Lucy's Geek Palace! #2: The Persecuted Pond

Edited by The Ponderer and R. Wood

Welcome to the second edition of Lucy's Geek Palace!, a series written by a good pal of mine. I'm sure you can guess what he name is. The first edition was published on a sister site known as NERD5H1T.xyz that I recently nixed. You can find that article HERE. This, and future editions, will instead be posted here moving forward.


There's one specific thing that people really hold against Amy and it's how she acted in the Asylum of the Daleks episode. And just to preface, we're mainly going to analyze how fans reacted to this subplot, NOT the subplot itself from any narrative standpoint. We will be addressing some of the complaints about this but my focus here is the problematic nature of how people responded to this story beat in general. 


Firstly I wasn't always very understanding of this subplot myself. I thought it was cheap melodrama and I wasn't a fan of Amy making relationship decisions without consulting her partner, basically removing any of Rory’s agency in the situation. I'm still not a fan of that. Any relationship is a partnership, and both of them are grown adults deserving of a say in something that affects them both. 


That being said, I have a far better understanding than I used to of why Amy did this and how things got to this point. 


One of the things I hear people complain about is how Amy should have just talked things out with Rory from the beginning. I agree with that but it gets less agreeable when people say that not doing so was somehow out of character for Amy. If you go back and watch the show you can see Amy consistently avoiding talking about her problems with Rory, but instead hiding them until she can speak about them with the Doctor- that’s an ongoing character trait. It was the whole reason behind her misunderstanding with her pregnancy in the season 6 opener. She doesn't tell Rory she was scared about the baby possibly having complications, or that she was even pregnant in the first place. Her first instinct was going to the Doctor.

WORK REQUIRED
Reproduce the essay about Amy word for word, from "There's one specific" to "affects them both.". The lines after this point have no connection to the essay about Amy.

MATERIAL SUPPLIED
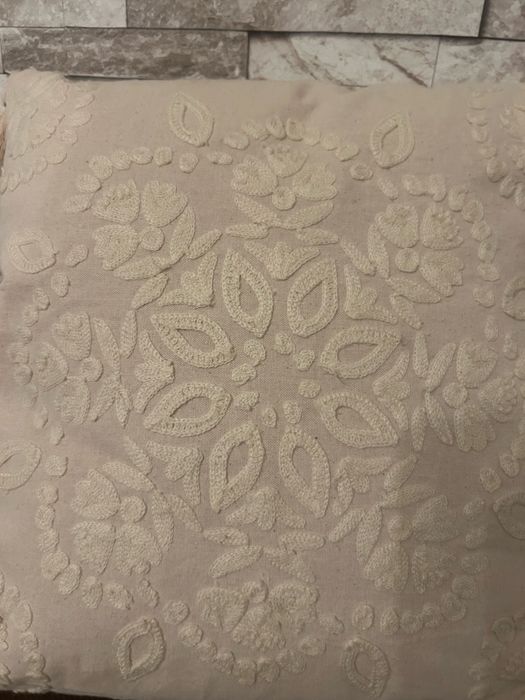 Dekoracyjna poduszka z haftem w stylu Boho 40x40cm nr.8663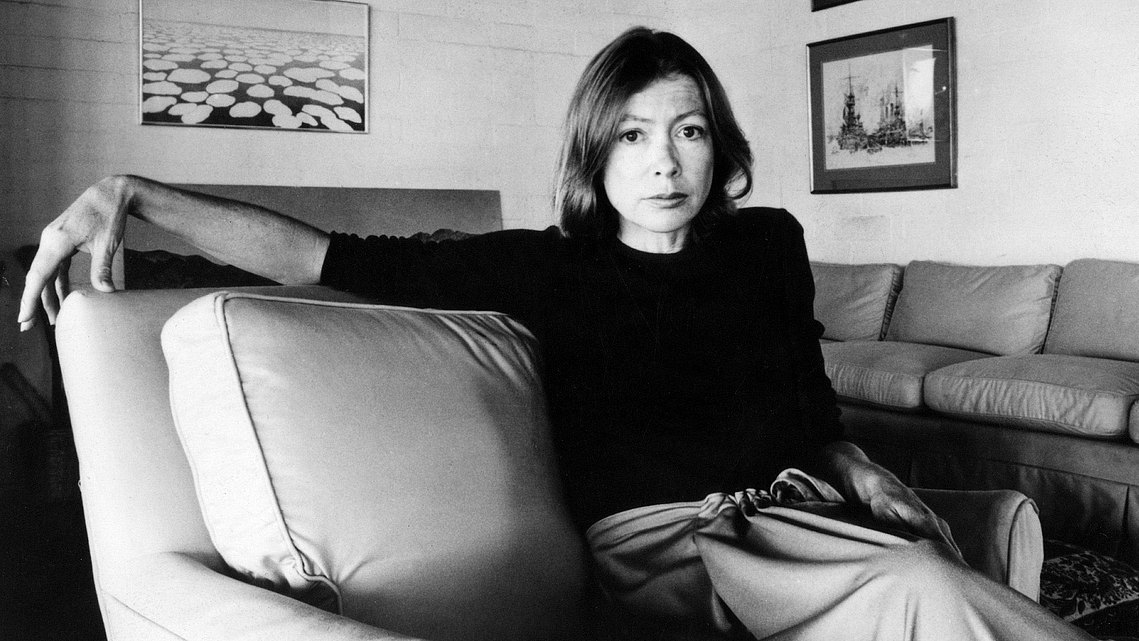 Joan Didion in ihrem Wohnzimmer in Los Angeles in den 70er Jahren.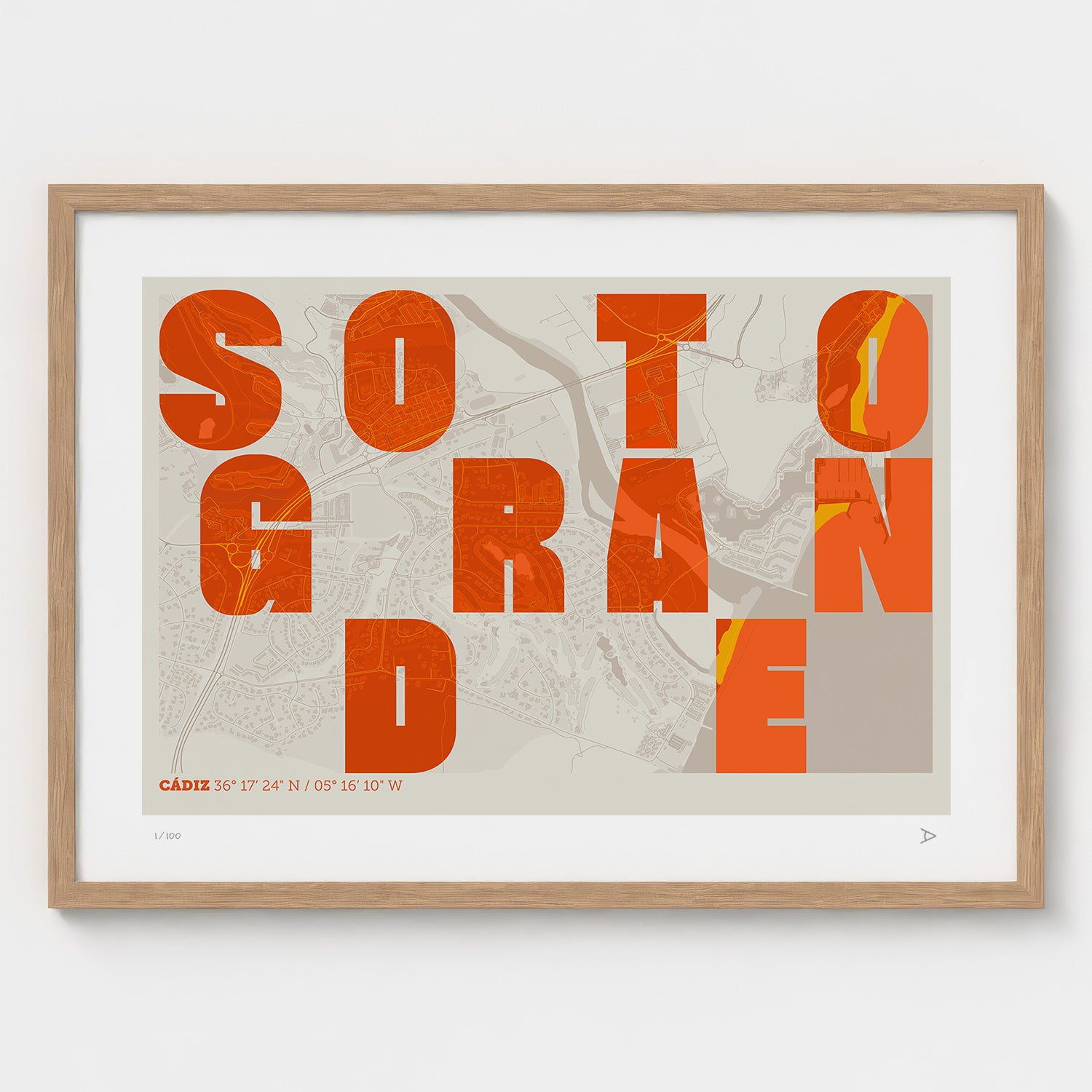 Lámina tipográfica de Sotogrande – diseño Revoltosa, marco de madera natural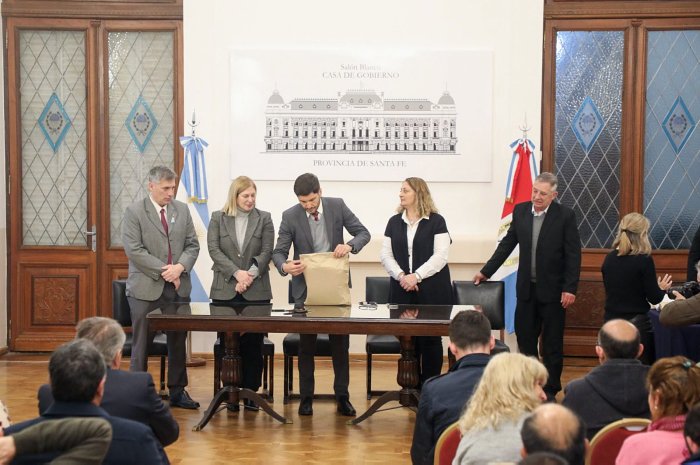 Provincia licitó la compra de 150 ambulancias por más de 16 mil millones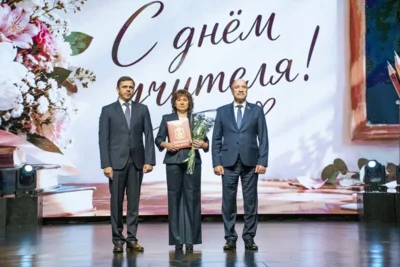 Фото 5. Андрей Клычков и Леонид Музалевский вручили награды орловским педагогам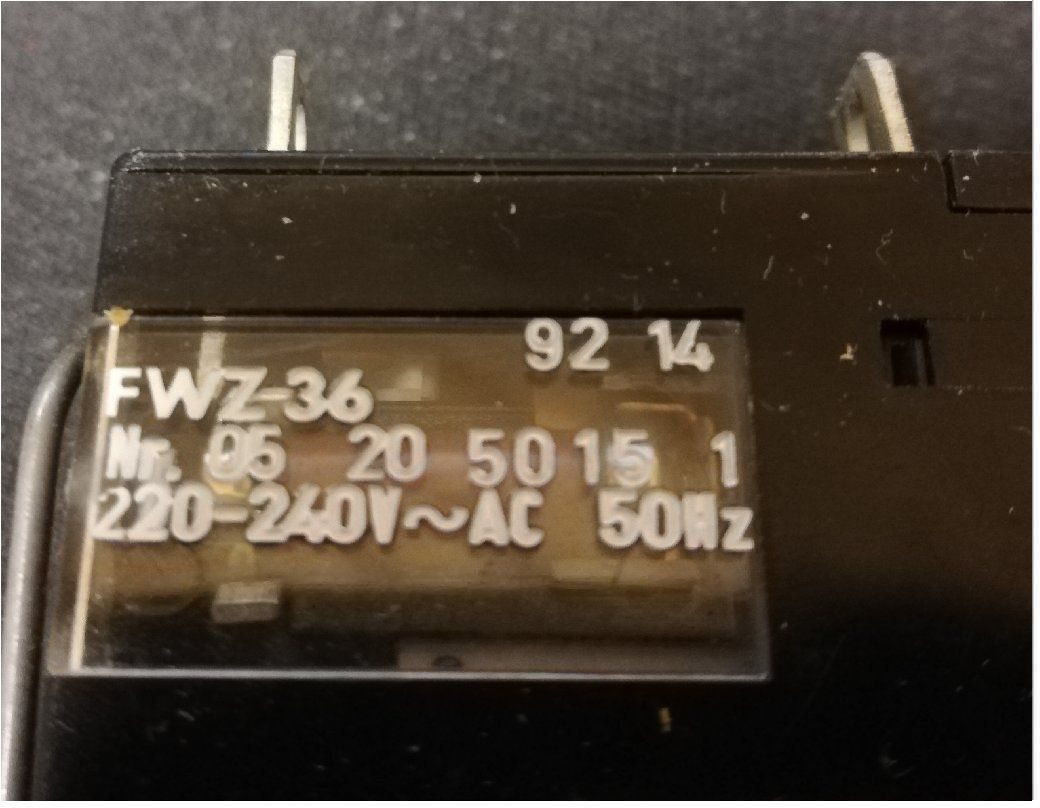 Componenti elettronici: Betriebsstundenzähler 230 V Einbau – Usato da Castiel venduto da mc_technik_brocki 1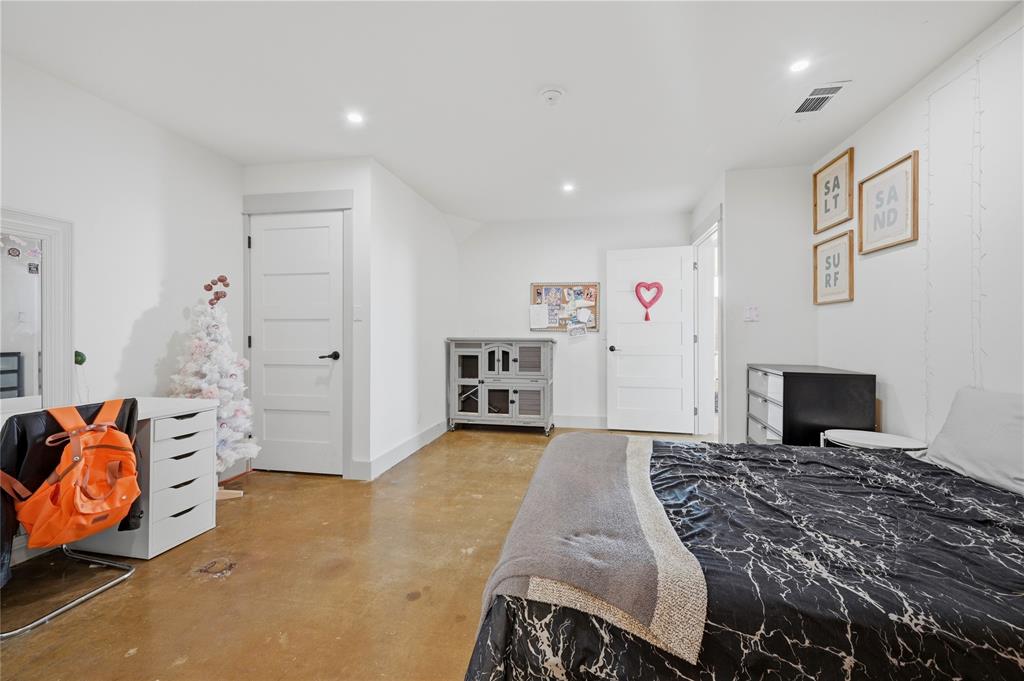 140 Turkey Farm Road Whitesboro, TX 76273 - Photo 24 of 38 a bedroom with a bed and a window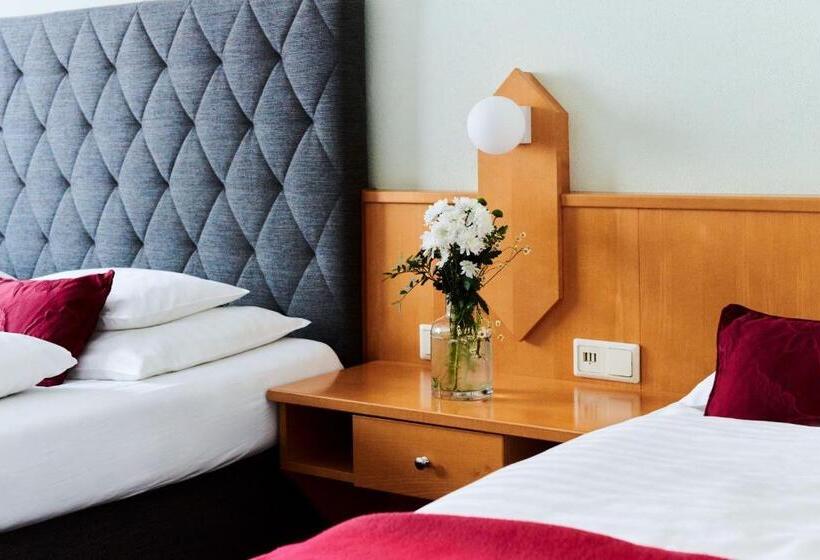 غرفة قياسية ثلاثية مزودة بشرفة, Garni Thermenoase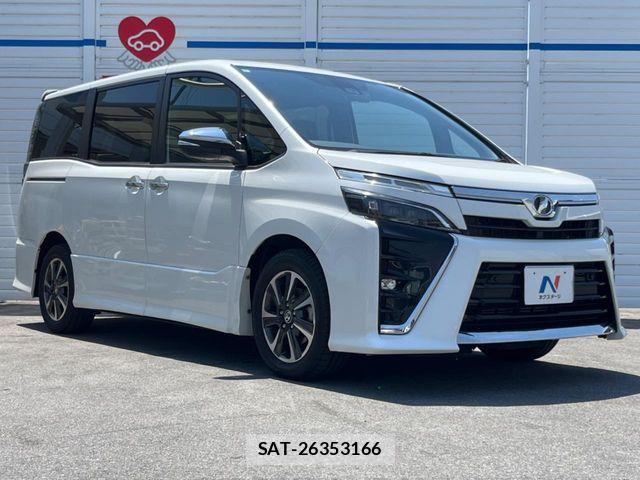 Toyota VOXY 2020-03 7458737-16
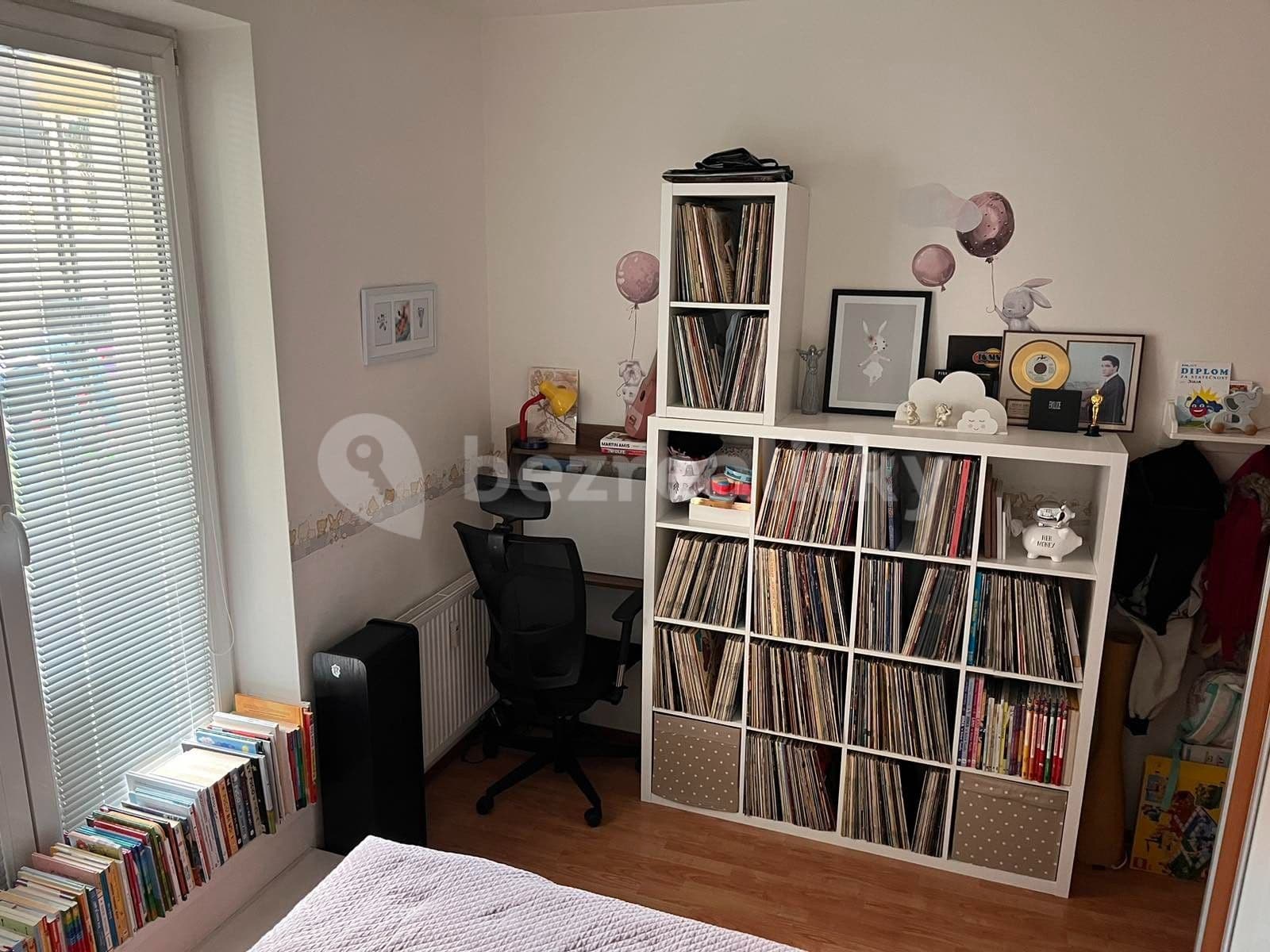Prenájom bytu 2-izbový 41 m², Plzeňská, Praha, Praha Prenájom bytu 2-izbový 41 m², Plzeňská, Praha, Praha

SOLVED PROBLEM
There's one specific thing that people really hold against Amy and it's how she acted in the Asylum of the Daleks episode. And just to preface, we're mainly going to analyze how fans reacted to this subplot, NOT the subplot itself from any narrative standpoint. We will be addressing some of the complaints about this but my focus here is the problematic nature of how people responded to this story beat in general. 


Firstly I wasn't always very understanding of this subplot myself. I thought it was cheap melodrama and I wasn't a fan of Amy making relationship decisions without consulting her partner, basically removing any of Rory’s agency in the situation. I'm still not a fan of that. Any relationship is a partnership, and both of them are grown adults deserving of a say in something that affects them both.